CONSIGNE:
Prolongez l'entretien avec le photographe de SOS Méditerranée en reprenant juste après sa dernière phrase.

Reportage# 8 / Mal de mer

# 8 / Mal de mer

Paroles et photographies Anthony Jean. Réalisation du film court Vartan Ohanian et Serge Challon

Premier épisode de la série Les Naufragés de l’Exil

Entretien avec Anthony Jean, photographe, février 2022

Quel est le point de départ de votre engagement auprès de l’association d‘aide humanitaire SOS Méditerranée ?

J’ai toujours travaillé sur les questions migratoires et les déplacements des peuples, ce sont des questions qui m’ont toujours porté. J’avais couvert les arrivées de réfugiés sur les plages grecques, je suis allé travailler en Israël et en Palestine et aussi sur le camp sahraouis dans la province de Tindouf dans le sud algérien, le plus vieux camp de réfugiés africains. Quand j’ai appris en 2016 que l’opération Mare Nostrum se terminait et que la société civile était prête à mettre en place des structures capables d’affréter des bateaux et réaliser ce que les états ne faisaient pas, j’ai tout de suite envoyé une lettre de motivation à SOS Méditerranée. Ils m’ont appelé deux semaines après pour me demander si j’étais capable d’embarquer la semaine suivante. J’ai fait ma première mission et en rentrant j’ai compris que je n’avais fait qu’effleurer la surface d’une problématique extrêmement complexe. J’ai vraiment senti le besoin d’y revenir et aujourd’hui j’en suis à plus de dix rotations, j’ai passé plus d’un an et demi en mer au final et je continue encore aujourd’hui.

Comment se définit l’action de cette organisation ?

SOS Méditerranée est une Organisation Non Gouvernementale qui se donne trois missions : sauver le plus de gens possible en mer, prendre soin de ces gens et les amener jusqu’à un port sûr, et témoigner, crier au monde ce qui se passe sur cet axe migratoire qui est le plus emprunté et le plus mortel au monde. Dans ce cadre-là ils prennent toujours un photographe à bord. En fait, on apporte tout le contenu dont a besoin l’ONG pour communiquer. On se sert beaucoup de l’image et de la photographie.  

Quelle est la durée d’une mission en mer ?

Une mission dure environ six semaines mais on ne peut jamais savoir dans le sens où il faut que l’on nous assigne un port sûr pour débarquer ces gens et la procédure de demande auprès du centre de coordination de secours de Rome peut prendre parfois trois jours, parfois quinze, ou plus.

On arrive toujours à trouver un port d’accueil mais il faut aussi du temps au gouvernement italien pour mettre en place toute la logistique pour pouvoir les accueillir.

[Relevés de questions fondées sur des scènes]
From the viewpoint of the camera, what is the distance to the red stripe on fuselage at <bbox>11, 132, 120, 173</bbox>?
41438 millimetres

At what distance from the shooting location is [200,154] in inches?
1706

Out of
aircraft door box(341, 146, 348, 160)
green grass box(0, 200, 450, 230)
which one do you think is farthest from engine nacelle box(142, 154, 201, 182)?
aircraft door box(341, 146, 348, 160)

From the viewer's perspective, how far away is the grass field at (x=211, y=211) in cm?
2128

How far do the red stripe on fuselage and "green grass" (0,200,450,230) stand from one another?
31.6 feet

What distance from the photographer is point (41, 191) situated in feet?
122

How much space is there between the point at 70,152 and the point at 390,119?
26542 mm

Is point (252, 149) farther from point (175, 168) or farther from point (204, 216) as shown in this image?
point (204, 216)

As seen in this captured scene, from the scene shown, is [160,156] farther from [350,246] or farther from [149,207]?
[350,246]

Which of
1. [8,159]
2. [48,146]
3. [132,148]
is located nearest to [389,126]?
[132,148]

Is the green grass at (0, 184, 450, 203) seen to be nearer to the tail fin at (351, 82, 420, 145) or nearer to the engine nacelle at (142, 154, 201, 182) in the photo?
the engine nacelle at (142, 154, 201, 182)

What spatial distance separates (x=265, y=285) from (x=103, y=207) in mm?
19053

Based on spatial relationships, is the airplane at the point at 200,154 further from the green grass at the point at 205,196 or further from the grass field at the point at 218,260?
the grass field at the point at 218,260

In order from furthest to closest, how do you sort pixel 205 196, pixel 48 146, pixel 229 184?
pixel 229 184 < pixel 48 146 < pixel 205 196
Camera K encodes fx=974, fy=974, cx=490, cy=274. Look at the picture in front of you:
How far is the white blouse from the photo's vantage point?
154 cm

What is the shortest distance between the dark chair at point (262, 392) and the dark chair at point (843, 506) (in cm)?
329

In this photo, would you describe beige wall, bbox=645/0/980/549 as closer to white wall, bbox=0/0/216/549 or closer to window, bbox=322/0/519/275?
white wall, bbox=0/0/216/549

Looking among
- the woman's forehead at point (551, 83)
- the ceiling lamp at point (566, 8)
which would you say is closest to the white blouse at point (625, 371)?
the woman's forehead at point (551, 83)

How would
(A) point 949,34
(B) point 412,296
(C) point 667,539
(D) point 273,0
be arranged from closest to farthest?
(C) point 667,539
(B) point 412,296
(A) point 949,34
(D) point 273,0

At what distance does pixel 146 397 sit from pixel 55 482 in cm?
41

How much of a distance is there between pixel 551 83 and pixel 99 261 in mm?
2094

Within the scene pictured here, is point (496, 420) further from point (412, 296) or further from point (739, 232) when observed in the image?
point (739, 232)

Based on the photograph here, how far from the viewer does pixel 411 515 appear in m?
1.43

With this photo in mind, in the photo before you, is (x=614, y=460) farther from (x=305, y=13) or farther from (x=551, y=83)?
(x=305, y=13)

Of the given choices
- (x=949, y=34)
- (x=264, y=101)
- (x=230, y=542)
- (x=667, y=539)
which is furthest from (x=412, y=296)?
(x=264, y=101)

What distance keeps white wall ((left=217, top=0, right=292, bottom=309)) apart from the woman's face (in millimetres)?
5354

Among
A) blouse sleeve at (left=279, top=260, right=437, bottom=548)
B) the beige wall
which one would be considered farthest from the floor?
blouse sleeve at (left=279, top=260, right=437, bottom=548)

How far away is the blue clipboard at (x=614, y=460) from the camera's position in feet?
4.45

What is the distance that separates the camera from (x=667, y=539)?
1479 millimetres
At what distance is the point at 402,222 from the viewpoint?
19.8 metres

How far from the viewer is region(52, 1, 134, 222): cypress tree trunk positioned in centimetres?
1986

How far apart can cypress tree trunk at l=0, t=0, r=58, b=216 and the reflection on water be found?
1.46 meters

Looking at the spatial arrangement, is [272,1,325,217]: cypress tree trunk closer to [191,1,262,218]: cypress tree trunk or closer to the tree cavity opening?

RÉPONSE RÉDIGÉE:
Pendant cette période, on vit dans une espèce de huis-clos sur le pont d’un bateau à 200, 300, 500, voire 600 personnes. Dans une mission on peut faire plusieurs sauvetages puisque l’on a ce qu’on appelle des « fenêtres météo » pendant lesquelles on peut penser que de nouveaux départs seront organisés sur les plages libyennes et qu’il y aura des gens potentiellement à nouveau en danger, donc on reste sur zone dans la SAR (Search and Rescue Area). Cette zone sur laquelle on patrouille en eaux internationales est à peu près grande comme la Corse. On peut enchaîner beaucoup de sauvetages sur une même mission.

Comment pouvez-vous repérer les embarcations en difficulté ?

Nous avons notre mothership, notre bateau principal, qui est l’Océan Viking. C’est un gros cargo en acier et sur ce bateau nous avons une veille du lever au coucher du soleil. Il y a toujours quelqu’un sur le pont aux jumelles, c’est quelque chose qui demande une concentration extrême. On scrute l’horizon et du haut du bateau on peut voir jusqu’à 8 milles nautiques, environ 15 km. Ça nous fait une couverture assez précise mais évidemment on peut louper des cibles.  C’est une zone assez occupée, il y a des plateformes pétrolières et beaucoup de bateaux de commerce, des supertankers. À cause des conflits en Méditerranée, pas loin, plusieurs nations sont aussi présentes dans la région avec leurs belles armées, comme la Navy américaine, et bien sûr nous sommes aussi aidés par les images satellites de Frontex.

Comment se déroule un sauvetage ?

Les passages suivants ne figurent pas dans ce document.